医学 外科 后纵韧带骨化 减压 后纵韧带 骨化 脊髓 脊髓病 精神科
作者
Haibo Wang,Jingchuan Sun,Ying Tan,Peng Li,Ximing Xu,Yuan Wang,Qingjie Kong,Yingjie Wang,Bin Zhang,Yongfei Guo,Guodong Shi,Lei Tan
出处
期刊:World Neurosurgery [Elsevier BV]
卷期号:123: e310-e317 被引量:1
标识
DOI:10.1016/j.wneu.2018.11.156
摘要

The aim of the present study was to evaluate the surgical outcomes of anterior controllable antedisplacement and fusion (ACAF) as a revision surgery after posterior decompression surgery (PDS) in patients with ossification of the posterior longitudinal ligament (OPLL).

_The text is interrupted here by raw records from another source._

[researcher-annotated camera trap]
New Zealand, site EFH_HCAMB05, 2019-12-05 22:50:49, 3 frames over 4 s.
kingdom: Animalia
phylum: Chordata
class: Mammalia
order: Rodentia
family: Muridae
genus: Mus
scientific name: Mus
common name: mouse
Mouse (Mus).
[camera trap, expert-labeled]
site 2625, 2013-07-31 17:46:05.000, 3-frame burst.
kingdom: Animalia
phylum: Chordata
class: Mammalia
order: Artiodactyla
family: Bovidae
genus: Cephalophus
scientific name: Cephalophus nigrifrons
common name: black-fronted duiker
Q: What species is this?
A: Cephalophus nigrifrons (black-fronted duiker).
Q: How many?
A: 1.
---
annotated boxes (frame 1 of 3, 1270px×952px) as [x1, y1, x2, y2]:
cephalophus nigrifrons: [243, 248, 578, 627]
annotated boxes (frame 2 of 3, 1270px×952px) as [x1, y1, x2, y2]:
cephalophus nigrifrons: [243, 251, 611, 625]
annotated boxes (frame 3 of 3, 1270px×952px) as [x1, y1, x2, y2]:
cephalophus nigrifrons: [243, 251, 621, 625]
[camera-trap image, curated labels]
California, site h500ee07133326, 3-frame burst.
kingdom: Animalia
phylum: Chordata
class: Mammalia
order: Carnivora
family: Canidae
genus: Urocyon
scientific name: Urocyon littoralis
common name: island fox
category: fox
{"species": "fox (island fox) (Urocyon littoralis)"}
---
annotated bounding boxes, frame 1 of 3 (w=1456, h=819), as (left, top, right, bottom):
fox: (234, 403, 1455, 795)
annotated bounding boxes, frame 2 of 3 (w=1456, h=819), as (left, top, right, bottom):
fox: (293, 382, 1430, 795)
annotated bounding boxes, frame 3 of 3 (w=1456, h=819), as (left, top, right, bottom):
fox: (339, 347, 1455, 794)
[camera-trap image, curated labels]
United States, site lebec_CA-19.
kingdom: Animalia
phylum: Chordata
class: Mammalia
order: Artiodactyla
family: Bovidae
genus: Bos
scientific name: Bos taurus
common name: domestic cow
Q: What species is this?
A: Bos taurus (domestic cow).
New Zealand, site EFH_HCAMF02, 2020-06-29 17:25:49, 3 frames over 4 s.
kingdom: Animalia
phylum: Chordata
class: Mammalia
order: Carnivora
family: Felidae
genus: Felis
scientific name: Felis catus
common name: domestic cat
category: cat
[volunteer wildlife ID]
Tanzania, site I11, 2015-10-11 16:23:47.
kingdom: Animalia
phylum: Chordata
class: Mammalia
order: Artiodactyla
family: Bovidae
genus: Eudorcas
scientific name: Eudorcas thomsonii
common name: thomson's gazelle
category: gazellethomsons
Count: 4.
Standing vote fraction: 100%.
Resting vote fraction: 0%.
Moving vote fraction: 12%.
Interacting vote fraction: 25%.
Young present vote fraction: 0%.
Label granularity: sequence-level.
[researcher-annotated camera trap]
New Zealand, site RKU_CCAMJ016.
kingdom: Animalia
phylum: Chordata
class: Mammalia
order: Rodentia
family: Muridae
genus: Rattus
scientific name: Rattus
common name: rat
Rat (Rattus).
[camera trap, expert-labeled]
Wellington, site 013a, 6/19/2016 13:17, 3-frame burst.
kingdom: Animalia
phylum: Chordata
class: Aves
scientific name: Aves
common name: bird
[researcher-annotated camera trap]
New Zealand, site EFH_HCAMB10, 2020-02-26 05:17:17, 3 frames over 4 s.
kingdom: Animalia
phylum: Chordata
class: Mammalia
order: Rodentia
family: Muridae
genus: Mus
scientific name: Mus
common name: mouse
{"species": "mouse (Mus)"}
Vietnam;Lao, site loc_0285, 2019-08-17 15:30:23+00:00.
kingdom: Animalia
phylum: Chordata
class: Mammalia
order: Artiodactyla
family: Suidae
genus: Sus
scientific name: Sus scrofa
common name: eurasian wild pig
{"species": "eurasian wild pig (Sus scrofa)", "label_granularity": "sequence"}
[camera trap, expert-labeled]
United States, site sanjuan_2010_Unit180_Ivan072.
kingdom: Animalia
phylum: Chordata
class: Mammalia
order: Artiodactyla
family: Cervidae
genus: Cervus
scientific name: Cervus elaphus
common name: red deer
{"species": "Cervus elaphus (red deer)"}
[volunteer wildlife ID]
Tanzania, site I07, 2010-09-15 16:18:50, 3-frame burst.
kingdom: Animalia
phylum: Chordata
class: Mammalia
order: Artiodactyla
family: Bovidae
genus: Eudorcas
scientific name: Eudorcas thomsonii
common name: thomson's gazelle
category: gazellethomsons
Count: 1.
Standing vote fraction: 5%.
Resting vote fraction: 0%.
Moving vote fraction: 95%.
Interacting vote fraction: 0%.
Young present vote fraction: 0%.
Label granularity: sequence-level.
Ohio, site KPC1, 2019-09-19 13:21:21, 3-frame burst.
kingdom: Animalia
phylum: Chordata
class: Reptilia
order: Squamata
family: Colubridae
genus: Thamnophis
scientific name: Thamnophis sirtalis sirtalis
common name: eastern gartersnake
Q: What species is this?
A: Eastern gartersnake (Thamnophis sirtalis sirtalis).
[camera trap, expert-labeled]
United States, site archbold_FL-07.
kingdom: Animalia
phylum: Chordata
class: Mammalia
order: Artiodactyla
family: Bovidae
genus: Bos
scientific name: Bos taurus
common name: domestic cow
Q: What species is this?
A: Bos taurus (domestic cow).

From June 2016 to May 2017, 15 patients (7 men; 8 women) had undergone ACAF as revision after PDS. The Japanese Orthopaedic Association (JOA) score was used to evaluate the pre- and postoperative neurological function. The kappa line and complications were also evaluated. The 15 patients were followed up for 15.1 ± 1.8 months (range, 12–18). The mean interval between the initial PDS and revision ACAF was 40.3 ± 11.3 months (range, 24–62). The JOA score improved from 8.9 ± 1.6 (range, 5–11) before revision ACAF to 13.9 ± 1.6 (range, 11–16) at the final follow-up evaluation (P < 0.05). The JOA recovery rate was 61.9% ± 15.8% (range, 37.5%–90.9%). The kappa line of 7 patients improved from negative values to positive values after ACAF. Five complications (33.3%) developed in 5 patients. No instrument failure or neurological deterioration was observed during the follow-up period. In the present study, the outcomes of ACAF for revision surgery for OPLL were satisfactory. ACAF could improve neurological function significantly and is an alternative surgical procedure for revision of PDS for OPLL.